Appellant’s attorneys did have a psychiatrist see the appellant, but offered no testimony from him. On the other hand, Dr. Sher, the county consulting psychiatrist, testified that he had examined appellant during one of the recesses on the hearing and found that appellant’s thinking was clear, concise and logical and gave no evidence of any thought disorder; he concluded that appellant was of sound mind at the time of trial and expressed the opinion that appellant was sane at the time of the homicide.

Appellant testified that he had been given a Section 208 discharge from the army because he had been caught committing a homosexual act with his first sergeant.

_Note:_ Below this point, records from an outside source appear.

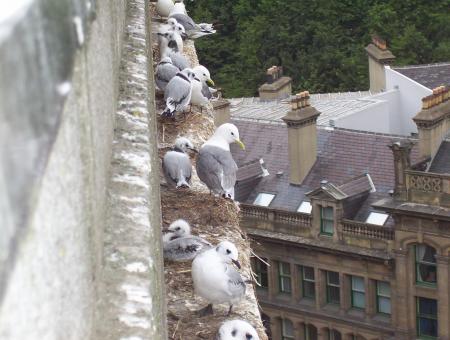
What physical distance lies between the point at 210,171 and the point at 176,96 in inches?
62.2

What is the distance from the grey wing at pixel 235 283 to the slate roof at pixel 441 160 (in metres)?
26.4

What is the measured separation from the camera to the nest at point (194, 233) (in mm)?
6691

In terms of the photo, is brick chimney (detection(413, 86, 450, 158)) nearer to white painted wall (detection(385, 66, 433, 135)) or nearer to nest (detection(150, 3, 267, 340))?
white painted wall (detection(385, 66, 433, 135))

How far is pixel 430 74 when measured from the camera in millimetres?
39656

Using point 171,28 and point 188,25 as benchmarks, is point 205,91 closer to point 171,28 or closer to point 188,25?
point 171,28

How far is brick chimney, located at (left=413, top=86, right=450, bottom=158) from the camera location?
1304 inches

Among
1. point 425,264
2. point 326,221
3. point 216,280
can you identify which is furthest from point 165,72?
point 326,221

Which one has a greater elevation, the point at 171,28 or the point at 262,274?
the point at 171,28

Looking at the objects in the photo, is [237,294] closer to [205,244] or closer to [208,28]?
[205,244]

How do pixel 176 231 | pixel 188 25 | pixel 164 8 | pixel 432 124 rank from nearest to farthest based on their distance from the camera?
pixel 176 231 < pixel 188 25 < pixel 164 8 < pixel 432 124

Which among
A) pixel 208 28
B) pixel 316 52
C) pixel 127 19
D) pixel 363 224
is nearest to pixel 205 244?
pixel 127 19

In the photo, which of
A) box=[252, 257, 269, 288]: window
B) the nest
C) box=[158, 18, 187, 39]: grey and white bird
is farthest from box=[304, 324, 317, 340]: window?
the nest

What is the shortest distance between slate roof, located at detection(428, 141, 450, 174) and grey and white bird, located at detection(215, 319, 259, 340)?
89.1 ft

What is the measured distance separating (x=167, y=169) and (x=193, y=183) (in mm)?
904
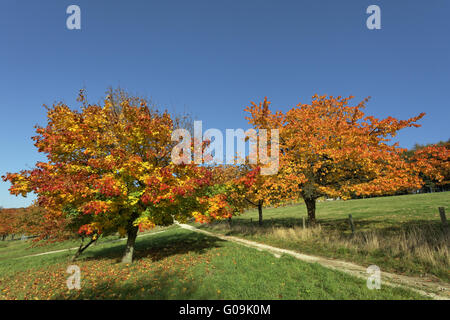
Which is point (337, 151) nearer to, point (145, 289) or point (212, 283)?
point (212, 283)

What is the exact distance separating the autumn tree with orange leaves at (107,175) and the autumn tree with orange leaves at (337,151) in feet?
20.3

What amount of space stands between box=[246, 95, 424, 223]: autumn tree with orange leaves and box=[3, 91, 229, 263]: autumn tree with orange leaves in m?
6.18

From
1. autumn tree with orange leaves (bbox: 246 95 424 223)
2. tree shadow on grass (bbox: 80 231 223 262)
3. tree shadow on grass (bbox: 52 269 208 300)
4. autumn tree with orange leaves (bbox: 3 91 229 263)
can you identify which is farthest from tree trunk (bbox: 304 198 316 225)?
tree shadow on grass (bbox: 52 269 208 300)

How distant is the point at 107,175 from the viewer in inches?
299

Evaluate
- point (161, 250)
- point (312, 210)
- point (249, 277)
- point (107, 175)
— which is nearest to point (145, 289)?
point (249, 277)

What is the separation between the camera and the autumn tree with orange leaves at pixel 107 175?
743 cm

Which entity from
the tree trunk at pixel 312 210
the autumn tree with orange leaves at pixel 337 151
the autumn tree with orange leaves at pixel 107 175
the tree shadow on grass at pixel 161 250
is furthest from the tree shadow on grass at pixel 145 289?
the tree trunk at pixel 312 210

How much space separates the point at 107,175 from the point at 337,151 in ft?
35.5

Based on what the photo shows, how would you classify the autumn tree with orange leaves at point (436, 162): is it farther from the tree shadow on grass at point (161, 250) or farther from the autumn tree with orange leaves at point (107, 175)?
the tree shadow on grass at point (161, 250)

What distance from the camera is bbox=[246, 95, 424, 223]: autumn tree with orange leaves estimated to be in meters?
10.2

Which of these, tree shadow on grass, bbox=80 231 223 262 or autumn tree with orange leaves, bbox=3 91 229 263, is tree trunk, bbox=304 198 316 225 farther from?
autumn tree with orange leaves, bbox=3 91 229 263

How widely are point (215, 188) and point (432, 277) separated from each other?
8.99 meters

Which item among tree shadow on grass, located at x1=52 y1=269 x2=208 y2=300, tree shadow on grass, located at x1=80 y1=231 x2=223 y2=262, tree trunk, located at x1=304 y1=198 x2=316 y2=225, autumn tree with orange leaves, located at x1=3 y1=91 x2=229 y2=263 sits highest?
autumn tree with orange leaves, located at x1=3 y1=91 x2=229 y2=263
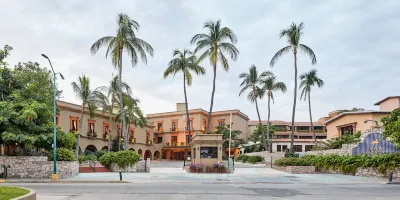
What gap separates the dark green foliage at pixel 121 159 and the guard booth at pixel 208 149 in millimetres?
5325

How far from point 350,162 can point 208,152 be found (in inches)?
452

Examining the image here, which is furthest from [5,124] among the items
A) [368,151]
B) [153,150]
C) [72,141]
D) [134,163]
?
[153,150]

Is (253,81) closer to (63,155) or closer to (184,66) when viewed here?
(184,66)

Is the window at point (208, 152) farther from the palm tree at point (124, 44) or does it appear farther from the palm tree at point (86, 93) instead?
the palm tree at point (86, 93)

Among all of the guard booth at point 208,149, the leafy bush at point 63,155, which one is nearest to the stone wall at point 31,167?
the leafy bush at point 63,155

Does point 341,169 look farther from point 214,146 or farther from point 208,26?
point 208,26

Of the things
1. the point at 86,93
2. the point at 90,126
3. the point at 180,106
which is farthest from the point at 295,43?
the point at 180,106

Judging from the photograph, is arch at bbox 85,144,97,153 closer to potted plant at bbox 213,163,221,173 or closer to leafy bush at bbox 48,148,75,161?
leafy bush at bbox 48,148,75,161

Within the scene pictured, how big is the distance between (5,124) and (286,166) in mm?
22779

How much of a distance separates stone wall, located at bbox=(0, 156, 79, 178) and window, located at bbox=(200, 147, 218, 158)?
36.7ft

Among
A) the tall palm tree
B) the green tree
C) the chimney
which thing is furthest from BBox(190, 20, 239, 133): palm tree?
the chimney

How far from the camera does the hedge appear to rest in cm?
2517

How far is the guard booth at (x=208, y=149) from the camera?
101ft

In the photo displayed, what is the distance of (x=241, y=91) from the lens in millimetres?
Answer: 53906
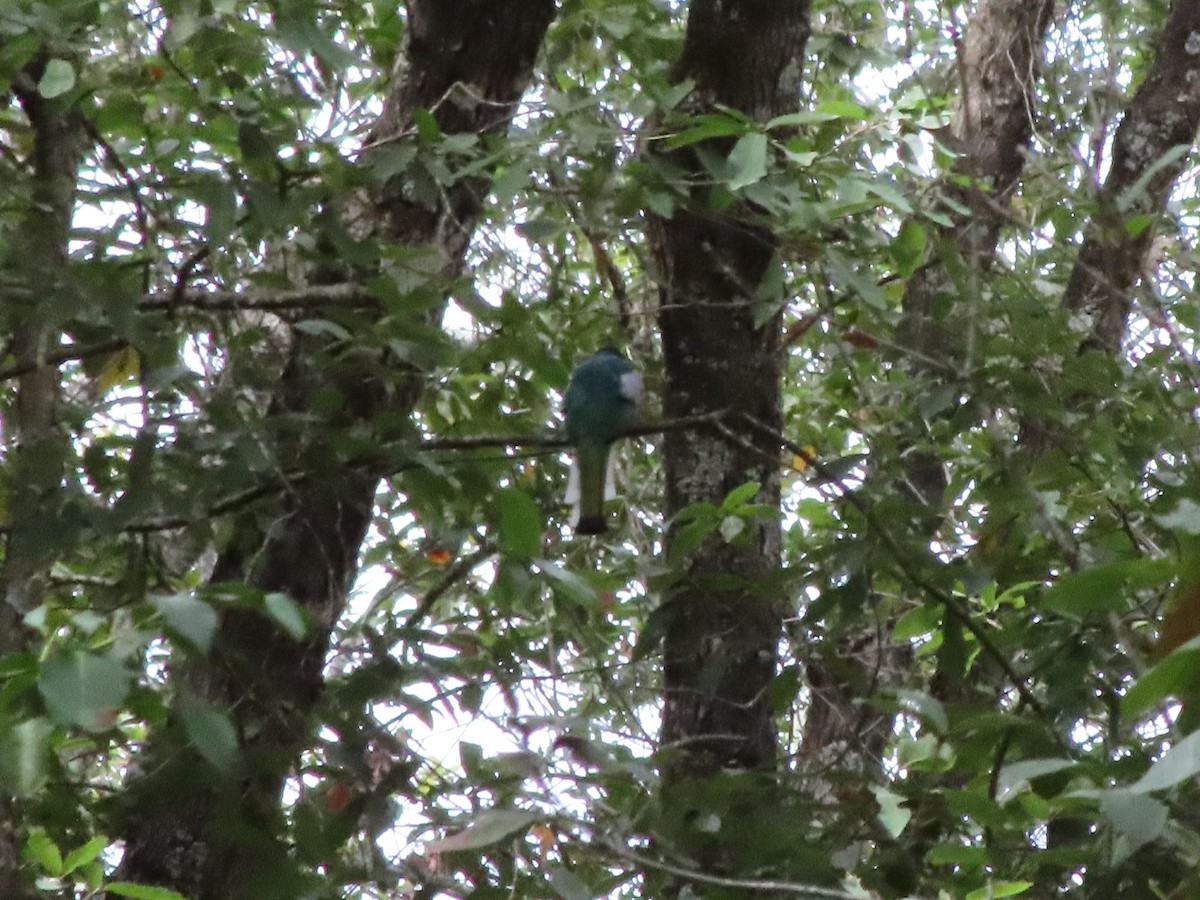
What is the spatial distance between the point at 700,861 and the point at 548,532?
1238 mm

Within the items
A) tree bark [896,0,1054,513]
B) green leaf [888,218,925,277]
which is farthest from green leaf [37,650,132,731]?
tree bark [896,0,1054,513]

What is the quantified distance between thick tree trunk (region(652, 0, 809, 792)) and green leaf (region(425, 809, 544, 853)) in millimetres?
1049

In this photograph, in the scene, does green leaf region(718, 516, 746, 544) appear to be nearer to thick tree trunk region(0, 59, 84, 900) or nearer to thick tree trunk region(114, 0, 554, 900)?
thick tree trunk region(114, 0, 554, 900)

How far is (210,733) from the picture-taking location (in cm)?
157

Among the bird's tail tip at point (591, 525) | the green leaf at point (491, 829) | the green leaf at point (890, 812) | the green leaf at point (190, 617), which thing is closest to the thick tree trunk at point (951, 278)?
the green leaf at point (890, 812)

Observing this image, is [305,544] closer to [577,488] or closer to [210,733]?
[577,488]

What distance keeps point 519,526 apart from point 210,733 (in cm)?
64

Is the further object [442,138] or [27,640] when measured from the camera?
[442,138]

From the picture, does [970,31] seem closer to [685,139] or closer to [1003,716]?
[685,139]

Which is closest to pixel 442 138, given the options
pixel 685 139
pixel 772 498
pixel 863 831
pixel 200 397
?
pixel 685 139

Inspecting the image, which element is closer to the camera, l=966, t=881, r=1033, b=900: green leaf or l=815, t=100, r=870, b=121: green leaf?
l=966, t=881, r=1033, b=900: green leaf

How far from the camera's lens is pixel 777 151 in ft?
9.00

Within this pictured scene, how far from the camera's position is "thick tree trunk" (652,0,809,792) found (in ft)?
9.77

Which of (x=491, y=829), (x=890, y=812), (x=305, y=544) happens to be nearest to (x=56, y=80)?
(x=305, y=544)
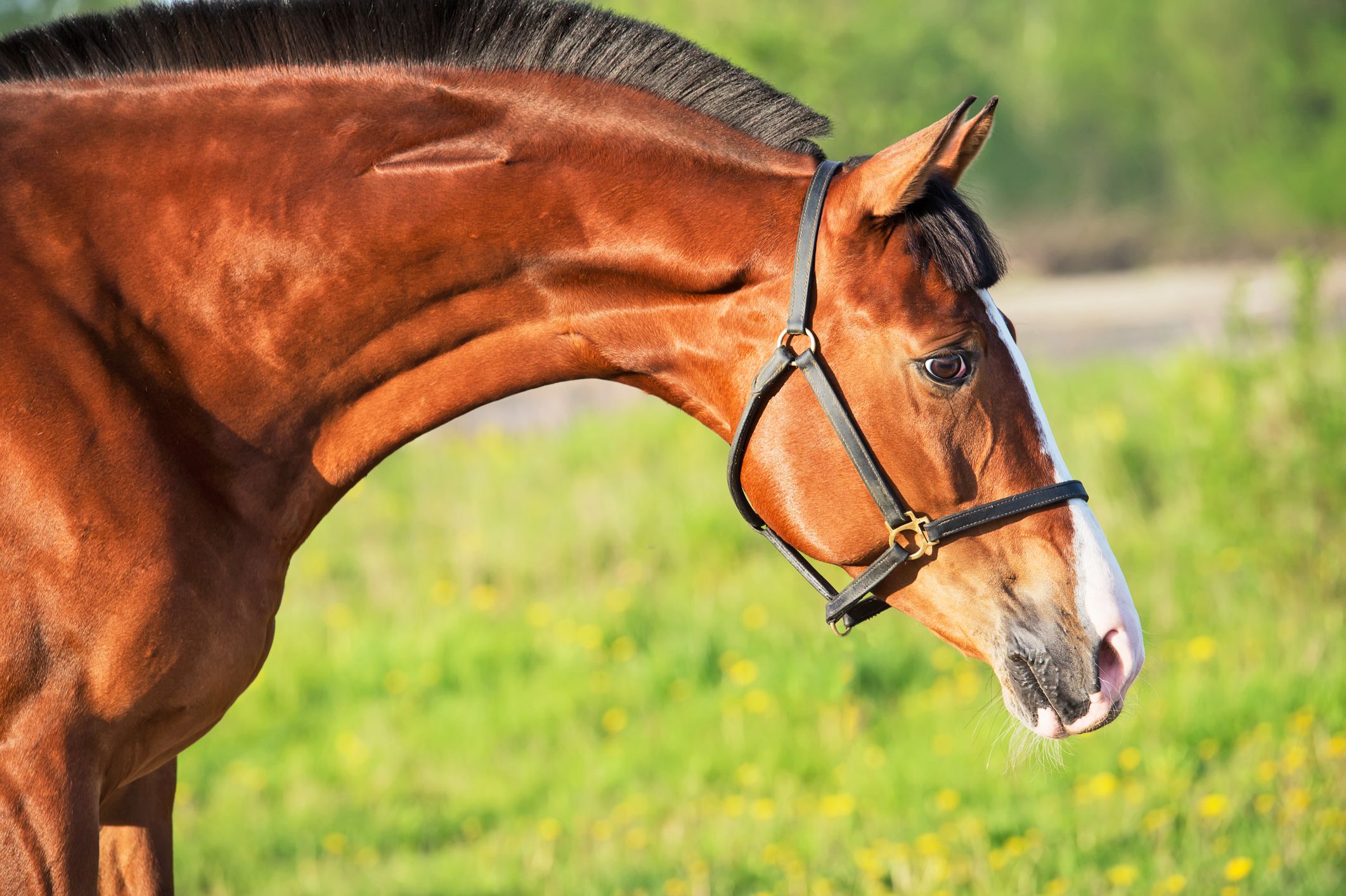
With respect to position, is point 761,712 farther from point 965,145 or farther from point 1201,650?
point 965,145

Appellant’s attorneys on appeal by brief and in argument contend that the officers’ version of what appellant told them at the time of his arrest was not admissible because it was not found to be true. We have pointed out that he gave his own counsel practically the same testimony. Be this as it may, the holding of this Court in Whitaker v. State, 160 Tex.Cr.R. 271, 268 S.W.2d 172, clearly makes admissible statements made by appellant which lead to discovery of the whereabouts of the weapon used in the homicide.

We overrule appellant’s contention that a new trial should be granted so that a jury might hear the testimony we have before us relating to appellant’s sanity.

Finding the evidence sufficient to sustain the conviction and no reversible error appearing, the judgment is affirmed.